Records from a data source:
┄┄┄┄┄┄┄┄┄┄
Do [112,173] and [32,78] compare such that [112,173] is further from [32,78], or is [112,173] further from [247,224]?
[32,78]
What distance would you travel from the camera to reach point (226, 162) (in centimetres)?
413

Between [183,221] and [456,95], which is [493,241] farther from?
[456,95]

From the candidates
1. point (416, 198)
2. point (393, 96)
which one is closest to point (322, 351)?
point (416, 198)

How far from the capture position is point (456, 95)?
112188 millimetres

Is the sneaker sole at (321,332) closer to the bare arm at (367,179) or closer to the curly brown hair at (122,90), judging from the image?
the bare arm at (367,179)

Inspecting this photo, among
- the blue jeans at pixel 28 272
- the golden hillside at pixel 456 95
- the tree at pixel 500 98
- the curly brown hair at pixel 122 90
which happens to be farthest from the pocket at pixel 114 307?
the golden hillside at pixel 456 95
┄┄┄┄┄┄┄┄┄┄
• DIRECTION: Print every line of these records without changing anything.

• TASK SOLUTION:
Do [112,173] and [32,78] compare such that [112,173] is further from [32,78], or is [112,173] further from [247,224]?
[32,78]
What distance would you travel from the camera to reach point (226, 162) (in centimetres)?
413

Between [183,221] and [456,95], which is [493,241] farther from?
[456,95]

From the candidates
1. point (416, 198)
2. point (393, 96)
which one is closest to point (322, 351)?
point (416, 198)

How far from the capture position is point (456, 95)?
112188 millimetres

Is the sneaker sole at (321,332) closer to the bare arm at (367,179) or closer to the curly brown hair at (122,90), judging from the image?
the bare arm at (367,179)

Inspecting this photo, among
- the blue jeans at pixel 28 272
- the golden hillside at pixel 456 95
- the tree at pixel 500 98
- the curly brown hair at pixel 122 90
which happens to be farthest from the pocket at pixel 114 307?
the golden hillside at pixel 456 95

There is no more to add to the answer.